I used that because it was used in the paragraph above already.

>> +Long Running Filter Process
>> +^^^^^^^^^^^^^^^^^^^^^^^^^^^
>> +
>> +If the filter command (a string value) is defined via
>> +`filter.<driver>.process` then Git can process all blobs with a
>> +single filter invocation for the entire life of a single Git
>> +command. This is achieved by using a packet format (pkt-line,
>> +see technical/protocol-common.txt) based protocol over standard
>> +input and standard output as follows. All packets are considered
>> +text and therefore are terminated by an LF. Exceptions are the
>> +"*CONTENT" packets and the flush packet.
> 
> I guess that reasoning here is that all but CONTENT packets are
> metadata, and thus to aid debuggability of the protocol are "text",
> as considered by pkt-line.
> 
> Perhaps a bit more readable would be the following (but current is
> just fine; I am nitpicking):
> 
>  All packets, except for the "{star}CONTENT" packets and the "0000"
>  flush packer, are considered text and therefore are terminated by
>  a LF.

OK, I use that!

> I think it might be a good idea to describe what flush packet is
> somewhere in this document; on the other hand referring (especially
> if hyperlinked) to pkt-line technical documentation might be good
> enough / better.  I'm unsure, but I tend on the side that referring
> to technical documentation is better.

I have this line in the first paragraph of the Long Running Filter process:
"packet format (pkt-line, see technical/protocol-common.txt) based protocol"

> 
>> +to read a welcome response message ("git-filter-server") and exactly
>> +one protocol version number from the previously sent list. All further
> 
> I guess that is to provide forward-compatibility, isn't it?  Also,
> "Git expects..." probably means filter process MUST send, in the
> RFC2119 (https://tools.ietf.org/html/rfc2119) meaning.

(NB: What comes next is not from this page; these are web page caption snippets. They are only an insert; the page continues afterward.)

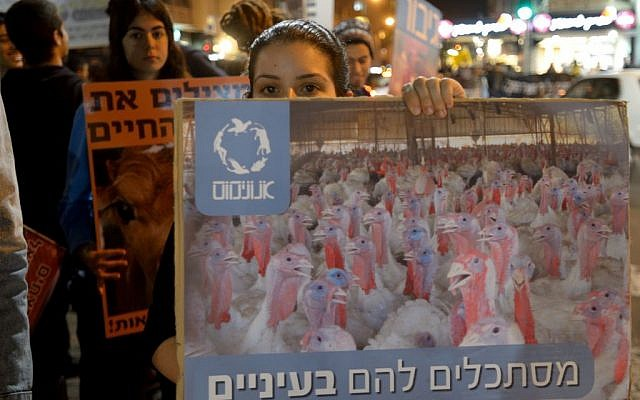 Israeli animal rights activists protest against animal cruelty in Tel Aviv in this illustrative photo. (photo credit: Gili Yaari /Flash90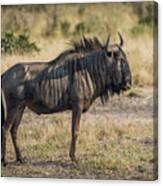 Blue Wildebeest Standing On Savannah Staring Ahead Canvas Print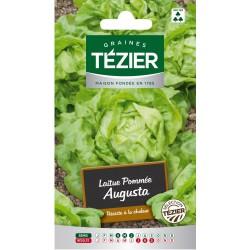 Tezier - Laitue Pommée Augusta (G,N,)
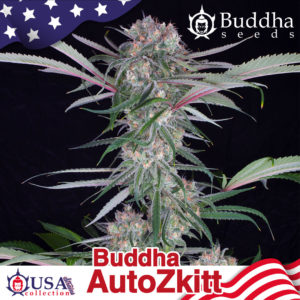 Buddha Auto Zkitt de Buddha Seeds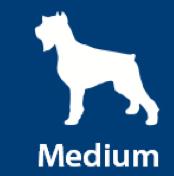 Medium Dog, 21lbs - 50lbs
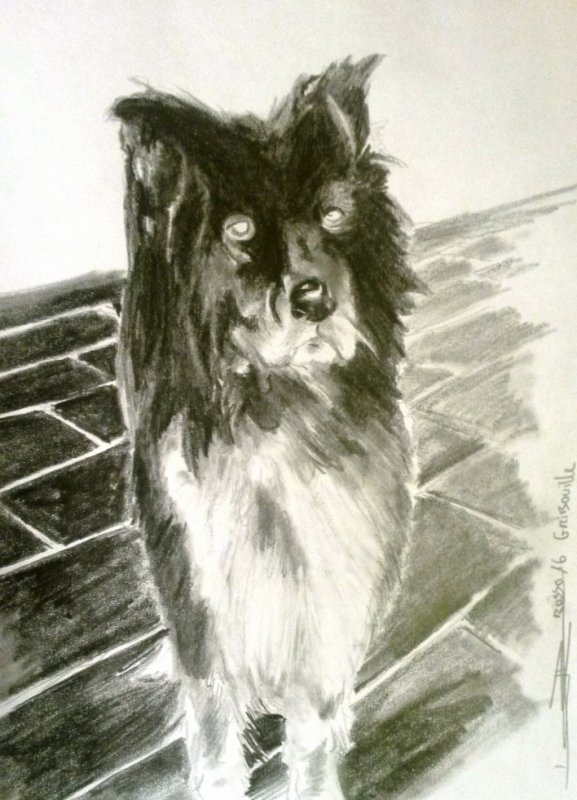 portrait ( TY TANN)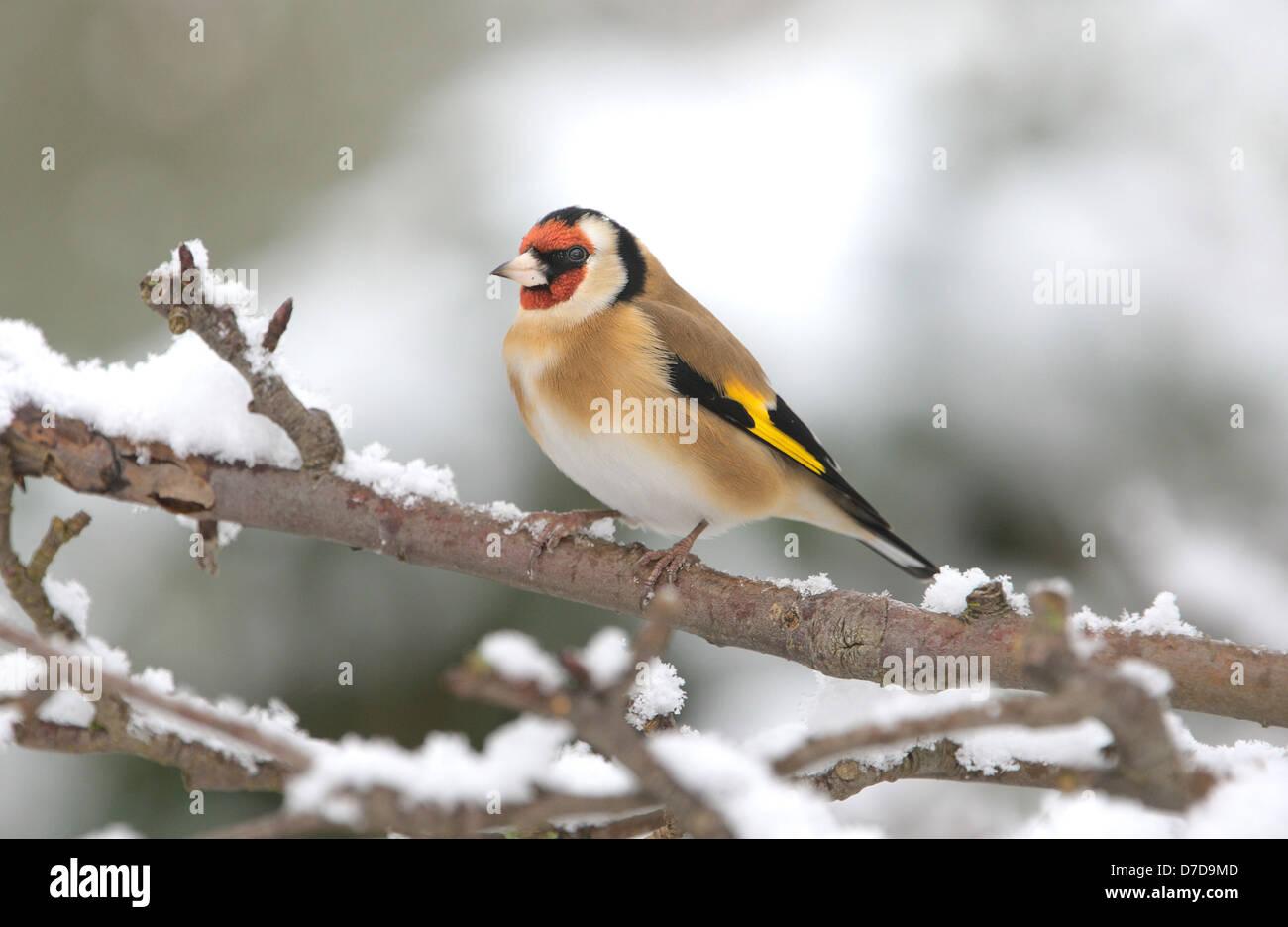 Goldfinch Carduelis carduelis - Stock Image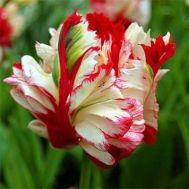 Тюльпан Estella Rijnveld 50 фото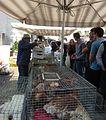 Auer Hühnerverkauf 2.jpg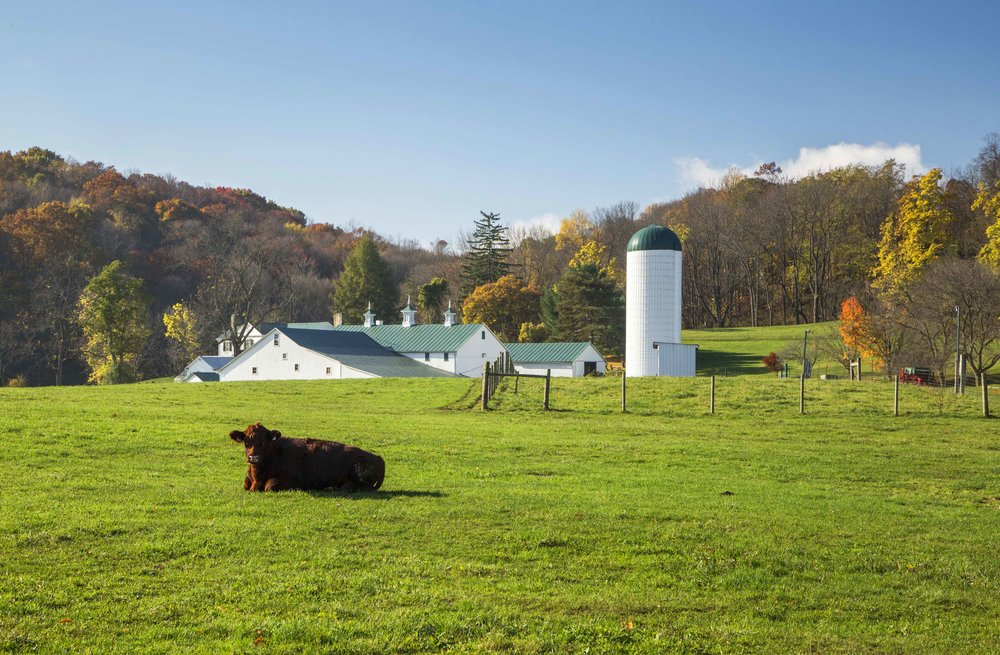 Todd_Sechel_Oct232014_3020-2_Malabar_Farms.jpg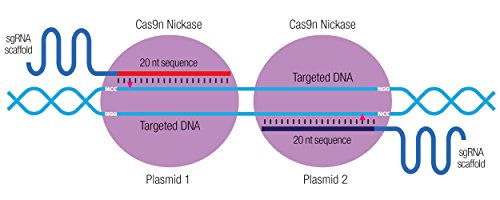 ET-2 Double Nickase Plasmid (m)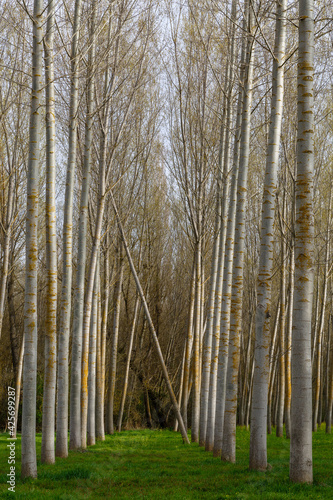 Forest with high trunks of Canadian poplar. Populus canadensis.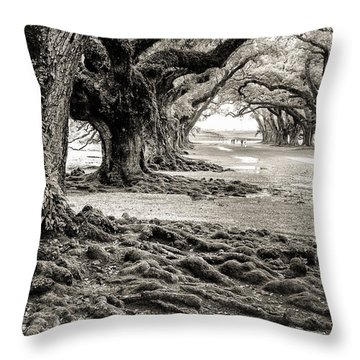 Oak Alley Throw Pillow by William Beuther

True. I feel "expects" reads better but I am happy to change it if
you feel strong about it.

>> +
>> +After the version negotiation Git sends a list of supported capabilities
>> +and a flush packet.
> 
> Is it that Git SHOULD send list of ALL supported capabilities, or is
> it that Git SHOULD NOT send capabilities it does not support, and that
> it MAY send only those capabilities it needs (so for example if command
> uses only `smudge`, it may not send `clean`, so that filter driver doesn't
> need to initialize data it would not need).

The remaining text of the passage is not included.